Records supplied:

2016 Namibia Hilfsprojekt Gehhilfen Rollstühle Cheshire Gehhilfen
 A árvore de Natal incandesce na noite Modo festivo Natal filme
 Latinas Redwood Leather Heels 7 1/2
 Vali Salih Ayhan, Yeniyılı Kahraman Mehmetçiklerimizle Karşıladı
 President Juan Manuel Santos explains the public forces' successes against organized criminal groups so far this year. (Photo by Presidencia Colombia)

Task directions: Each of the lines above should be printed again precisely as it reads.

Exercise answer:
2016 Namibia Hilfsprojekt Gehhilfen Rollstühle Cheshire Gehhilfen
 A árvore de Natal incandesce na noite Modo festivo Natal filme
 Latinas Redwood Leather Heels 7 1/2
 Vali Salih Ayhan, Yeniyılı Kahraman Mehmetçiklerimizle Karşıladı
 President Juan Manuel Santos explains the public forces' successes against organized criminal groups so far this year. (Photo by Presidencia Colombia)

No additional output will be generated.